Freeze, give me all your money!" Inside a convenience store in Lexington, N.C., in 1997, 16-year-old Sethy Seam watched his friend Freddie Van pull out a .22-caliber pistol and point it at the manager. Van demanded cash. A fight ensued, and Van shot the manager, killing him. Seam and Van tried to open the register, to no avail. They fled.
After their arrests, Van took a plea deal for a sentence of 27 to 35 years. Seam went to trial, where he was convicted of first-degree murder. Sentenced to life without parole, he is now 33 and housed in Nash Correctional Institution.
In 2012, the U.S. Supreme Court issued a landmark ruling in Miller v. Alabama, declaring that juveniles convicted of murder may no longer receive automatic life sentences. Instead, they must receive individualized sentencing hearings, so that a judge might consider mitigating factors.
In other words, the ruling did not abolish life without parole; it abolished mandatory life without parole.
But the court's ruling applies only to cases ending after Miller. That means Seam and other juveniles convicted of murder before 2012 are still doing life without parole.
Next Tuesday in Raleigh, the N.C. Supreme Court will hear three cases, including Seam's, to determine whether trial judges must retroactively reconsider the sentences of juvenile murderers.
If the judges rule in Seam's favor, it could affect the cases of approximately 80 incarcerated juvenile offenders convicted of murder in North Carolina, according to Mary Pollard, executive director of North Carolina Prisoner Legal Services, which represents several of them.
Across the country, a wave of tolerance toward youth is sweeping the criminal justice system, as violent crime perpetrated by young people is plummeting. In 2005, the Supreme Court ruled that no juvenile may be executed for a crime. In 2010, the court ruled that juveniles who commit non-homicide offenses may no longer receive life imprisonment sentences.
Last year, after Seam filed a motion for appropriate relief, a Davidson County superior judge ruled that Seam received an unconstitutional sentence and was entitled to a new sentencing hearing, suggesting that Miller was retroactive.
Prosecutors appealed, laying the groundwork for next week's Supreme Court hearing.
In Miller, the Supreme Court justices reasoned that the minds of juveniles are still immature and not fully capable of controlling impulsive thoughts.
Automatically sentencing a juvenile to life without parole, no matter how heinous the crime, violates the Eighth Amendment banning cruel and unusual punishment. That amendment also demands that legal punishments be proportionate to the crimes.

Data excerpt:
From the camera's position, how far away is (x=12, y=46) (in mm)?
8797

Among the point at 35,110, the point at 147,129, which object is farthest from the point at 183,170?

Work to complete:
1) Using the juvenile sentencing article, decide whether each statement agrees with it: (a) Van was convicted of first-degree murder at trial; (b) the Miller ruling ended mandatory life without parole for juveniles but not life without parole itself; (c) a Davidson County superior judge ruled that Seam was entitled to a new sentencing hearing.
2) Duplicate the juvenile sentencing article word for word, starting with "After their arrests, Van" and going on through "Nash Correctional Institution.".
3) According to the juvenile sentencing article, how many incarcerated juvenile offenders in North Carolina could be affected if the judges rule in Seam's favor?

Results in order:
1)
(a) No: "Van took a plea deal for a sentence of 27 to 35 years."
(b) Yes: "the ruling did not abolish life without parole; it abolished mandatory life without parole."
(c) Yes: "a Davidson County superior judge ruled that Seam received an unconstitutional sentence and was entitled to a new sentencing hearing"

2)
After their arrests, Van took a plea deal for a sentence of 27 to 35 years. Seam went to trial, where he was convicted of first-degree murder. Sentenced to life without parole, he is now 33 and housed in Nash Correctional Institution.

3) Approximately 80 incarcerated juvenile offenders convicted of murder in North Carolina.